Deriving Regression coefficient from Residual Sum of Squares
When Linear Regression equation, \(y=\hat{\alpha} + \hat{\beta} x\), is found from the data, the formula for their coefficients, \(\hat{\alpha}\) and \(\hat{\beta}\), are the followings.
$$ \hat{\beta} = r_{xy}\frac{s_{y}}{s_{x}} $$
$$ \hat{\alpha} = \bar{y} – \hat{\beta}\bar{x_i} $$
\(r_{xy} \): correlation coefficient
\(s_{x} \): standard deviation of \(x\), \(s_{y} \): standard deviation of \(y\)
Here we will explain how to derive these equation from the residual sum of squares.
Derivation
We will use the following residual sum of regression below.

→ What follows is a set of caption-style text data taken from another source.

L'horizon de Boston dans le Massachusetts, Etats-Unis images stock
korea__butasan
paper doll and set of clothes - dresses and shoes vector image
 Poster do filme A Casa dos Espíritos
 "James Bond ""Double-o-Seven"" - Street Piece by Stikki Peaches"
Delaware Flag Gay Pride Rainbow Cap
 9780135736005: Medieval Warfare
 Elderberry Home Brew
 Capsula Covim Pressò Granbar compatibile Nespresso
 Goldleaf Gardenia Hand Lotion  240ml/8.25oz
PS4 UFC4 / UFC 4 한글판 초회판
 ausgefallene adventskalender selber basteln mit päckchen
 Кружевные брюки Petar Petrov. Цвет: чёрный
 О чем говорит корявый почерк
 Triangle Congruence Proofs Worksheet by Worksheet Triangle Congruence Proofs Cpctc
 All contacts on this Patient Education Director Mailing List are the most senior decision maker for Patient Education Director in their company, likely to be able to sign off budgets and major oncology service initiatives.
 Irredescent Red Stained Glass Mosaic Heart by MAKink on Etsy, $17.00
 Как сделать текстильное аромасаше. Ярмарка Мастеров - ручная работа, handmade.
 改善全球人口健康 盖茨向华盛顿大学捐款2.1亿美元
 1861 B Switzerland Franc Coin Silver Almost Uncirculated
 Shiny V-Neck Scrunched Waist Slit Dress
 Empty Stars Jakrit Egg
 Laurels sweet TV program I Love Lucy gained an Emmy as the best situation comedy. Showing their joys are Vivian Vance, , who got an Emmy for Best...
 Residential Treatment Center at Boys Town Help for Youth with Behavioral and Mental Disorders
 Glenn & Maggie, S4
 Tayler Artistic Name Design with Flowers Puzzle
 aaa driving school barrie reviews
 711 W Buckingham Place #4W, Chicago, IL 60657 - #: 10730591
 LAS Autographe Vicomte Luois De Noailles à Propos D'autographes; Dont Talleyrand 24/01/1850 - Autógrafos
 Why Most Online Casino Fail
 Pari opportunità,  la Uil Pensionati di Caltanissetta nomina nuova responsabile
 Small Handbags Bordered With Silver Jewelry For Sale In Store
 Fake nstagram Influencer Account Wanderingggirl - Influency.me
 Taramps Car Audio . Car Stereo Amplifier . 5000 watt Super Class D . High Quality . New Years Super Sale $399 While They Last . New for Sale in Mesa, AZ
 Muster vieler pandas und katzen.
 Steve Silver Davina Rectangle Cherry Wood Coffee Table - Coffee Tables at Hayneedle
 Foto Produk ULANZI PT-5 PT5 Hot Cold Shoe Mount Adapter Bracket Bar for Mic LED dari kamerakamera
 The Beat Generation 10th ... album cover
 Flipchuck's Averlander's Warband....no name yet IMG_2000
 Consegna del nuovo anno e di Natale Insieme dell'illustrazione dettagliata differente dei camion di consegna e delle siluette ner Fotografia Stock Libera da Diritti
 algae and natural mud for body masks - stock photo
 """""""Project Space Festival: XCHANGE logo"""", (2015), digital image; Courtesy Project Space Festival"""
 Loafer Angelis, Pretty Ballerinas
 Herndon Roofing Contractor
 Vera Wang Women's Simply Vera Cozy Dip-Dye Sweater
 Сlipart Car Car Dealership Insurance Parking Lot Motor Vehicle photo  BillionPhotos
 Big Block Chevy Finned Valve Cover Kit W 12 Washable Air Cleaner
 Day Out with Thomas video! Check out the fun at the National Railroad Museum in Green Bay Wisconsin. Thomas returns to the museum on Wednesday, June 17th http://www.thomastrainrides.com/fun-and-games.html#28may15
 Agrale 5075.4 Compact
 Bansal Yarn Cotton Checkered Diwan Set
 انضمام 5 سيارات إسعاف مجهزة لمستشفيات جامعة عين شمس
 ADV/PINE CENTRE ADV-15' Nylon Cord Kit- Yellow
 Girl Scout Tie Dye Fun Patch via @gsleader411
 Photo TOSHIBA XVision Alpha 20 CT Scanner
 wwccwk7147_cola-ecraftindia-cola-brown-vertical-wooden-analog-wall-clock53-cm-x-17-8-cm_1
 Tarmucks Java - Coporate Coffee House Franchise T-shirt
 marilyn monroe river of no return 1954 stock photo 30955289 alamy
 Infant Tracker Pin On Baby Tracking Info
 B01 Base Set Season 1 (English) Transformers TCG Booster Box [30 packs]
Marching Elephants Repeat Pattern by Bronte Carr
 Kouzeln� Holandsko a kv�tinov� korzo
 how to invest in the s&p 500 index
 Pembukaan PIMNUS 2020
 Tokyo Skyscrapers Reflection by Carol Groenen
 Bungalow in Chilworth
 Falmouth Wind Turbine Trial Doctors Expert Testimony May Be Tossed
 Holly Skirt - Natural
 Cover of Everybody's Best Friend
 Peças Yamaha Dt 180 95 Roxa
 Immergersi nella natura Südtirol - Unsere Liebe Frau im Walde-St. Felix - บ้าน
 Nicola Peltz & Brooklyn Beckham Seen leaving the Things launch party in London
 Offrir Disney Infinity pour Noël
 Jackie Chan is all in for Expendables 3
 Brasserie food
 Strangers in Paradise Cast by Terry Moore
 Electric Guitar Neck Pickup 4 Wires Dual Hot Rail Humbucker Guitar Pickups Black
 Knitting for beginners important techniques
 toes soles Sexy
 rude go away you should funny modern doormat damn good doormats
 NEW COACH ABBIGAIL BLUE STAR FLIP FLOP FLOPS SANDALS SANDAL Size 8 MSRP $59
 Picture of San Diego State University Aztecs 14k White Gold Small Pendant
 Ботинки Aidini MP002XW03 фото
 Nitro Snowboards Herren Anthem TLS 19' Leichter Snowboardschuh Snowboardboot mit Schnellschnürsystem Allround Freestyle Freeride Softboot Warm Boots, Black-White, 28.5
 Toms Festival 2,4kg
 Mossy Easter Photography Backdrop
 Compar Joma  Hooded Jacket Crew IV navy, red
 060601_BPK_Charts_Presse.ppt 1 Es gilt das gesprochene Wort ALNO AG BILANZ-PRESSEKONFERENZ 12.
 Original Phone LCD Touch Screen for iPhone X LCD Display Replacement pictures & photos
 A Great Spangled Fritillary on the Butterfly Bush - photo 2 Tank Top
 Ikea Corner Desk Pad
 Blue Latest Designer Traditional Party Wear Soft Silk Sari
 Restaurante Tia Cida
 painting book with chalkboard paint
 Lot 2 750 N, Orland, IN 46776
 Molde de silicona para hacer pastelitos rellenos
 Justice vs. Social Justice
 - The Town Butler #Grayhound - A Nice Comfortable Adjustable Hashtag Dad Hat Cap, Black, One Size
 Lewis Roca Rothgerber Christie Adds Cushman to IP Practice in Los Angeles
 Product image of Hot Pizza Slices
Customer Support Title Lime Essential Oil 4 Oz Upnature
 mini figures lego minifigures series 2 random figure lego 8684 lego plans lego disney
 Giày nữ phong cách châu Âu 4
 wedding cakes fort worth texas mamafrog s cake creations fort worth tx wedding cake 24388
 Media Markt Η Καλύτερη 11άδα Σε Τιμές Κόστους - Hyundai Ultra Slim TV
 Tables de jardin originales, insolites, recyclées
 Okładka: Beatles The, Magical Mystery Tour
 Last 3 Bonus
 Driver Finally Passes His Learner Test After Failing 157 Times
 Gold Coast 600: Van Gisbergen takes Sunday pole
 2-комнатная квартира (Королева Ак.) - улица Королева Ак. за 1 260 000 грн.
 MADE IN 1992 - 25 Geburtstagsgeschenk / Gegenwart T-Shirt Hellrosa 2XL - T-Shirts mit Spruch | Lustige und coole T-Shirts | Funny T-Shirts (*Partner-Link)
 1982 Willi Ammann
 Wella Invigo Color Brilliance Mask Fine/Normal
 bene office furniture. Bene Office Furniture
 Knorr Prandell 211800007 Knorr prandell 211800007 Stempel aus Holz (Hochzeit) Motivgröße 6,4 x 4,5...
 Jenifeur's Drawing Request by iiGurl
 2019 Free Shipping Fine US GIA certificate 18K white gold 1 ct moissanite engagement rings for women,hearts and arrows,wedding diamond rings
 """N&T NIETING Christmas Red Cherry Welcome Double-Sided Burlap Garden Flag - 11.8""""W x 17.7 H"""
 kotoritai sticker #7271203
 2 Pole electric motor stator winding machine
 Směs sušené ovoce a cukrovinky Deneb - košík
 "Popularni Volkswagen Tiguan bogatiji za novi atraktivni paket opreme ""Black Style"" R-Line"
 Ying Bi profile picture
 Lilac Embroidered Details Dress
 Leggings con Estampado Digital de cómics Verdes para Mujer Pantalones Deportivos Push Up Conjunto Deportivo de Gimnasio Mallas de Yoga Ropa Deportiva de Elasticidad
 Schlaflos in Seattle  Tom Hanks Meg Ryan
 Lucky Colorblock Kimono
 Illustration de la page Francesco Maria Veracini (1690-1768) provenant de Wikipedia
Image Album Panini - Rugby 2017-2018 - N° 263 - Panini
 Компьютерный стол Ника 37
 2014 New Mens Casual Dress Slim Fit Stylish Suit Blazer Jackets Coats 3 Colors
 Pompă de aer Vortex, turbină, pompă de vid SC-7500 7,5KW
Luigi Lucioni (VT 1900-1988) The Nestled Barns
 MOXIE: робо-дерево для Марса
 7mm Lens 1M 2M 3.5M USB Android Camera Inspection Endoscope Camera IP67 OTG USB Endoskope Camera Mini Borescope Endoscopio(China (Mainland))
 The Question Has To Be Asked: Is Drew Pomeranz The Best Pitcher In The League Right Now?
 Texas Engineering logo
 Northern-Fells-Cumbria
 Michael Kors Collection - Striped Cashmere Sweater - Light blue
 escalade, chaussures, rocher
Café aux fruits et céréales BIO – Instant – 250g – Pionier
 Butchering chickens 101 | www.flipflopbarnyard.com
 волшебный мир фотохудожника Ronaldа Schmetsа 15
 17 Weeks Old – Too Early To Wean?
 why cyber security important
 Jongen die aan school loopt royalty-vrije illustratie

$$ S(\hat{\alpha}, \hat{\beta}) = \sum^{n}_{i=1}(y_i – \hat{y})^2 = \sum^{n}_{i=1}(y_i – (\hat{\alpha} + \hat{\beta} x_i ))^2 $$
To find \(\hat{\alpha}\) and \(\hat{\beta}\) to minimize \(S(\hat{\alpha}, \hat{\beta})\), we will differentiate partially with \(\hat{\alpha}, \hat{\beta}\).
$$ \frac{\partial S}{\partial \hat{\alpha}} = 2\times(-1)\times\sum^{n}_{i=1}(y_i – \hat{\alpha} – \hat{\beta} x_i ) =0 \\ \sum^{n}_{i=1}y_i = \sum^{n}_{i=1}\hat{\alpha} + \sum^{n}_{i=1}\hat{\beta}x_i \\ = n\hat{\alpha} + \hat{\beta}\sum^{n}_{i=1}x_i$$
Dividing both side by \(n\)
$$ \frac{\sum^{n}_{i=1}y_i}{n} = \hat{\alpha} + \frac{\sum^{n}_{i=1}x_i}{n} \ \bar{y} = \hat{\alpha} + \hat{\beta}\bar{x} \\ \hat{\alpha} = \bar{y} – \hat{\beta}\bar{x}$$
we can get \(\hat{\alpha}\).
Now to get \(\hat{\beta}\), we will differentiate \(S\) partially by \(\hat{\beta}\).
$$ \frac{\partial S}{\partial \hat{\beta}} = 2\times(-1)\times\sum^{n}_{i=1}(y_i – \hat{\alpha} – \hat{\beta} x_i ) x_i =0 \\ \sum^{n}_{i=1}x_i y_i = \sum^{n}_{i=1}\hat{\alpha} x_i + \sum^{n}_{i=1}\hat{\beta} x_i^2 \ \sum^{n}_{i=1}x_i y_i= \hat{\alpha}\sum^{n}_{i=1}x_i + \hat{\beta}\sum^{n}_{i=1}x_i^2$$
Dividing both sides by \(n\)
$$ \frac{\sum^{n}_{i=1}x_iy_i}{n} = \hat{\alpha}\frac{\sum^{n}_{i=1}x_i}{n} + \hat{\beta}{\frac{\sum^{n}_{i=1}x_i^2}{n}} \\ \frac{\sum^{n}_{i=1}x_iy_i}{n} = \hat{\alpha}\bar{x} + \hat{\beta}{\frac{\sum^{n}_{i=1}x_i^2}{n}} $$
Here we can use \(\hat{\alpha} = \bar{y} – \hat{\beta}\bar{x}\) that we already got.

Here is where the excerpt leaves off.